Mais cette évolution concerne également les infrastructures, notamment celles du transport. Impossible d'imaginer une connectivité qui ne comprendrait pas les mobilités. L'expérience du piéton, de l'automobiliste ou de l'usager des transports en commun se revisite donc grâce à des systèmes dynamiques de signalisation, de navigation, de stationnement…

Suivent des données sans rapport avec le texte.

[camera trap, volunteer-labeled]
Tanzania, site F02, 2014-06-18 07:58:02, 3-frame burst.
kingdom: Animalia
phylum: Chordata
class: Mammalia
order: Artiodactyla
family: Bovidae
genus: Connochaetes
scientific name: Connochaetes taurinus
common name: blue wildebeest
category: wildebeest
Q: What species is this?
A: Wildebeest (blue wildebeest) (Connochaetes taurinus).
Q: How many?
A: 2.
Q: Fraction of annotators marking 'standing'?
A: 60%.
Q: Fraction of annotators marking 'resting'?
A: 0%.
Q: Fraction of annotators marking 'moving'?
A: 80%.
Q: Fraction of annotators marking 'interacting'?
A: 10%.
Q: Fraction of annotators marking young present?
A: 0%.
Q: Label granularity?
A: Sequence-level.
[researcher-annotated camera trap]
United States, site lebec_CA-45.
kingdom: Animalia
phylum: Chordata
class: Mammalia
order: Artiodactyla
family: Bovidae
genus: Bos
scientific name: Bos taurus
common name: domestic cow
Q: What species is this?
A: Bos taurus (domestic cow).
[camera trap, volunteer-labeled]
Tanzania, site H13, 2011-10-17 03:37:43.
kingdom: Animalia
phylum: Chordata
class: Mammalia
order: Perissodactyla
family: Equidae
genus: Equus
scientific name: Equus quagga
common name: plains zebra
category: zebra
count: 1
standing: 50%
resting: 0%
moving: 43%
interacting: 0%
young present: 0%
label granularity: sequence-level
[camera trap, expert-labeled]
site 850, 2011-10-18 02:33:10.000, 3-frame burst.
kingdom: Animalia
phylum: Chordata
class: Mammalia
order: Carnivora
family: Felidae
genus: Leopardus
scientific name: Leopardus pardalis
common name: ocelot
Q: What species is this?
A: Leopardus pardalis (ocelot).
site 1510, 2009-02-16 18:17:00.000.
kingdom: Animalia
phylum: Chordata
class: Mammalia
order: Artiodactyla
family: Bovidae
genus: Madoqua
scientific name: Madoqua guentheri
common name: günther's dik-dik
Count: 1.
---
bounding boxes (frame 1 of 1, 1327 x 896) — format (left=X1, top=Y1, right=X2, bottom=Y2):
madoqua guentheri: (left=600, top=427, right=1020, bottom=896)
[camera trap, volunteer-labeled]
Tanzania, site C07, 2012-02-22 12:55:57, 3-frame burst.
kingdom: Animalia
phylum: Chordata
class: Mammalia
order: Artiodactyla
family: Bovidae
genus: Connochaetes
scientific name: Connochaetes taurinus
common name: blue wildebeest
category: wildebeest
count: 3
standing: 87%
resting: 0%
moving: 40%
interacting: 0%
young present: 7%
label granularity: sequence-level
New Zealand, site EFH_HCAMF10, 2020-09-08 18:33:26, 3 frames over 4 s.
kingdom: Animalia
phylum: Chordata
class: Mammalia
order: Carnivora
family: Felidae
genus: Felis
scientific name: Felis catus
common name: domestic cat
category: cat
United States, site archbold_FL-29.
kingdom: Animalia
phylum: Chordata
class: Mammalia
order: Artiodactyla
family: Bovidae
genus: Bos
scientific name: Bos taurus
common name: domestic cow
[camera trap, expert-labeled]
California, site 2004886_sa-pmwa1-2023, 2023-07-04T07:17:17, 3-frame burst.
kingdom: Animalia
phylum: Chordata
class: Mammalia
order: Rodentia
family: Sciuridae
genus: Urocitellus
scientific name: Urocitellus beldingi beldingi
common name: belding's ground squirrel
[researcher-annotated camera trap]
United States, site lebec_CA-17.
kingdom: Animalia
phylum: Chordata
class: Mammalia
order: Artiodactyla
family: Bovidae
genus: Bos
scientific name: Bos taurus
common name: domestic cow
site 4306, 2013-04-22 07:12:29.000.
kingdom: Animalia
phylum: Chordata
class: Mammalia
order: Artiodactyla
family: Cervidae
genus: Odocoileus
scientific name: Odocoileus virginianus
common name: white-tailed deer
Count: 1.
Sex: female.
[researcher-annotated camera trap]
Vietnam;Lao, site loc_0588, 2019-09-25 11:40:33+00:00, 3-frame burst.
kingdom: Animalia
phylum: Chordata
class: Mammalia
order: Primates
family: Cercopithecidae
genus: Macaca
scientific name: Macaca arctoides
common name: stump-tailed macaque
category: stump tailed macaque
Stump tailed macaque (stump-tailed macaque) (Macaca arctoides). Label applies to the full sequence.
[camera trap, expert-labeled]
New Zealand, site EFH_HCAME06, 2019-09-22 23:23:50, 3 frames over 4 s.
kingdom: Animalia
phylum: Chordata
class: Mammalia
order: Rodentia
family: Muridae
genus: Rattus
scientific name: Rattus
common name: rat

« Microsoft et IBM s'intéressent aux bâtiments tertiaires. » Emmanuel François, président de la SBA
Investissements tous azimuts. Plus personne n'ignore la valeur de la donnée et tous se pressent afin de l'exploiter, bien au-delà du seul secteur de la construction. « Microsoft et IBM, entre autres, s'intéressent au tertiaire comme gisement de données », observe Emmanuel François, président de l'association Smart Building Alliance for Smart Cities (SBA). Jean-Marc Coudray, directeur Sud et Nord-Europe pour Aconex chez Oracle Construction & Engineering, se montre encore plus direct : « La très forte croissance du BTP à l'échelle mondiale attise les convoitises des spécialistes du numérique. » Le dirigeant en sait quelque chose puisqu'en 2017, Oracle, poids lourds des systèmes de gestion de base de données B2B, déboursait 1,2 milliard de dollars pour racheter Aconex, spécialiste de la gestion documentaire et des technologies collaboratives de la construction. Un an auparavant, Sopra Steria, autre expert de la transformation digitale, se portait acquéreur de la start-up Active3D, spécialiste de la gestion technique et énergétique des bâtiments grâce au BIM. Plus récemment, c'était au tour de Salesforce Venture, le fonds d'investissement du géant américain du marketing du point de vente, de participer à la dernière levée de 40 millions de dollars du fonds de FinalCad. Autant d'opérations symptomatiques.
Gaffe aux Gafa. Face à cette irruption de nouveaux acteurs, le BTP ne reste évidemment pas les bras croisés. Certains jouent le jeu des alliances et n'hésitent pas à s'appuyer sur l'expertise d'entreprises confirmées du numérique. C'est le cas par exemple de Schneider Electric qui utilise les solutions Salesforce. « Auparavant, l'industriel n'avait accès ni aux utilisateurs finaux, ni aux installateurs de ses matériels », rappelle Guillaume Aurine, directeur marketing et stratégie chez Salesforce. « Grâce à ses objets connectés (transformateurs, onduleurs… ) qui transmettent des informations en temps réel, Schneider Electric a pu mettre en place des services ad hoc. Il s'agit par exemple d'envoyer automatiquement un technicien en cas d'anomalie. Ces nouvelles relations industriel/utilisateur participent à la structuration d'une filière », poursuit Guillaume Aurine.
D'autres entreprises de la construction investissent elles-mêmes dans des start-up susceptibles de leur ouvrir les portes des marchés de l'Internet des objets (IoT). En février dernier, Bouygues Construction a ainsi pris une participation dans la jeune pousse grenobloise Morphosense qui développe un dispositif de maintenance prédictive des ouvrages. Idem pour Eiffage Immobilier avec l'opérateur de logements connectés SmartHab (lire « Le Moniteur » du 29 mars, p. 21). Malgré tous ces efforts, il reste des données qui « échappent » encore aux constructeurs : celles produites par les usagers eux-mêmes via leurs smartphones, tablettes et autres objets connectés de grande consommation. Le président de la SBA pointe notamment les assistants vocaux d'Amazon, d'Apple et de Google qui établissent un lien direct entre les utilisateurs et les bâtiments qu'ils occupent.
Au regard des forces et compétences en présence, trois avenirs possibles semblent donc se dessiner. Le premier conduirait à une prise de pouvoir des spécialistes de la data. Le deuxième supposerait une montée en puissance suffisamment rapide de la construction sur les savoir-faire numériques pour rester seul maître à bord. Le troisième, et le plus probable, reposerait sur l'articulation des compétences de chacun, avec un partage de la valeur qui reste à ce jour à définir.